# TEXTE
Cela vous inquiète ?


Bernard Thibault. Oui. On a fait l'Europe pour vivre dans un continent fait d'harmonie et de solidarité, nous a-t-on dit. Ce n'est pas cela qui inspire les gouvernements et les institutions européennes. Quel écart entre l'affirmation d'une « union » européenne et le spectacle stupéfiant à l'occasion du G20 où deux chefs d'état dictent la conduite à tenir à d'autres chefs d'état ! L'Europe est un espace où on se livre à une guerre économique. Elle ne sera pas viable. Il n'y a jamais eu autant de manifestations, de mouvements de grève dans tous les pays européens que ces derniers mois. Il y a un divorce de plus en plus important entre la représentation politique et les aspirations sociales. Voir l'arrivée de l'extrême droite dans un gouvernement comme en Grèce au titre de l'union nationale, c'est une banalisation inquiétante. Il faut un réel débat sur les politiques à mener, qui impliquent les peuples, et pas seulement sur la couleur politique des majorités au pouvoir. Et ceux qui pensent résoudre cela en transférant plus de pouvoir à un échelon européen prennent le risque d'une implosion de l'Europe.


Est-ce que la proximité des élections du printemps prochain ne crée pas un climat d'attente chez les salariés, peu propice à l'action syndicale ?


Bernard Thibault. Ce serait une erreur de considérer que seule la consultation électorale va régler tous les problèmes. Regardons comment procèdent les employeurs : ils sont toujours très offensifs en période électorale pour faire en sorte que tous les candidats intègrent leurs revendications. Si les salariés s'en remettaient aux candidats, quels qu'ils soient, dans une forte délégation de pouvoir, ils seraient très largement déçus. Les solutions à la crise dépendent de réformes structurelles qui appellent l'intervention des salariés. Elles ne seront pas obtenues sans rapport de forces. Ce sont les agences de notation qui convoquent les conseils des ministres pour leur dicter des mesures d'austérité. Ce chantage ne va pas disparaître avec un changement de président de la République. Ce qui ne veut pas dire qu'il y aura dans les prochains mois une incitation de la CGT à conserver le même président !


Ces idées, vous voulez les mettre dans le débat électoral ?

# DONNÉES FOURNIES
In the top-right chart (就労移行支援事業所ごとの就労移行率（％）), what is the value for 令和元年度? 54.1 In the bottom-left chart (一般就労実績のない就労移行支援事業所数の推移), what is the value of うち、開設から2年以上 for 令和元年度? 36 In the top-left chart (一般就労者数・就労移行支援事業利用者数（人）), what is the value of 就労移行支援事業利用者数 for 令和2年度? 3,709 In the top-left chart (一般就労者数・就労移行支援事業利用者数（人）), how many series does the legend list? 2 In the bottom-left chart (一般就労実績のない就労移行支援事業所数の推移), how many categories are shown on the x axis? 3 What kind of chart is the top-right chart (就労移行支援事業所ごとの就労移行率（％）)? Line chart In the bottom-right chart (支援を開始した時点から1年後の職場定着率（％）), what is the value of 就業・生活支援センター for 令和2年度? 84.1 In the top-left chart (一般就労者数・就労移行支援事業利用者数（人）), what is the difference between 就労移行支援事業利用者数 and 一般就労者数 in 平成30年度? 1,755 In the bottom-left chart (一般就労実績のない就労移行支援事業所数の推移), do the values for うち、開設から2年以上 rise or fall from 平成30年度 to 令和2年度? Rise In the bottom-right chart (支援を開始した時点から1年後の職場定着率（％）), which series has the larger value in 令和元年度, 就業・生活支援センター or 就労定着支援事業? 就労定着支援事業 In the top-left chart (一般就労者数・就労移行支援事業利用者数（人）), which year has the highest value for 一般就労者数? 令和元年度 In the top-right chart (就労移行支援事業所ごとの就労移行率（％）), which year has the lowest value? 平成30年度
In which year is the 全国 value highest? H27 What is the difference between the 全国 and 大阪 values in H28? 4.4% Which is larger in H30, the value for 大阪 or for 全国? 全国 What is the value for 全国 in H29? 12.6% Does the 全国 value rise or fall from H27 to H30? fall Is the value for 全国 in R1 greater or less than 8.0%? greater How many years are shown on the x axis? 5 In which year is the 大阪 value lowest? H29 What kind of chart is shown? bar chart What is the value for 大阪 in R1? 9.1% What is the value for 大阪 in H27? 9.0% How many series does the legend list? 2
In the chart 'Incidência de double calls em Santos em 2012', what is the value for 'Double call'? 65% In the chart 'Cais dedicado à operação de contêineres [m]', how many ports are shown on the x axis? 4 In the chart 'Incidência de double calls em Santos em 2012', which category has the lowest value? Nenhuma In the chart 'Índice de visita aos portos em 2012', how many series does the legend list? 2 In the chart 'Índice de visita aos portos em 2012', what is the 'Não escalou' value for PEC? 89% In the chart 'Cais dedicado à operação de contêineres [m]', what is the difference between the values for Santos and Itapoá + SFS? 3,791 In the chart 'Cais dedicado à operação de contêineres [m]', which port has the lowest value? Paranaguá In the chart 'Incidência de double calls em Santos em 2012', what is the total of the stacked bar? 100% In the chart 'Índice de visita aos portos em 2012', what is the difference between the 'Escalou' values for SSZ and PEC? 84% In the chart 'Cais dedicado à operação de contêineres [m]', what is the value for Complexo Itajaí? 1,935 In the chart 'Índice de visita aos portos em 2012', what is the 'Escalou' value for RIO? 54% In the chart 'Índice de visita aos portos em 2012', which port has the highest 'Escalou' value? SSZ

# CONSIGNE 1
Selon l'entretien avec Bernard Thibault, qui convoque les conseils des ministres pour leur dicter des mesures d'austérité ?
# CONSIGNE 2
Poursuivez l'entretien avec Bernard Thibault à la suite de la dernière question qui y figure.

# RÉPONSE RÉDIGÉE 1
Les agences de notation.

# RÉPONSE RÉDIGÉE 2
Bernard Thibault. Oui, par la mobilisation. J'ai évoqué le 30 novembre à propos des services publics. Nous allons relayer l'appel intersyndical et appeler à la mobilisation et aux rassemblements du 13 décembre. Nous relançons notre action sur le développement industriel avec des initiatives de nos régions au moment où il y a beaucoup de conflits avec des occupations d'entreprise pour empêcher les coups portés à notre potentiel industriel. Nous allons également tenir un grand meeting national le 31 janvier pour rappeler les revendications sur les retraites. Des millions de salariés se sont mobilisés en 2010 pour la retraite à 60 ans, la reconnaissance de la pénibilité, le système par répartition et de nouvelles ressources pour le financer. Le combat continue.


Nous dialoguons avec les partis et les candidats qui voudront discuter avec nous, mais c'est surtout vers les salariés que nous allons nous tourner pour qu'ils exercent leurs droits de citoyens, en connaissant les analyses de la CGT, et qu'ils soient aussi acteurs dans un rapport de forces syndical pour défendre les revendications.


Que pensez-vous du climat dans le monde du travail ? Il semble pesant, il y a beaucoup de souffrances.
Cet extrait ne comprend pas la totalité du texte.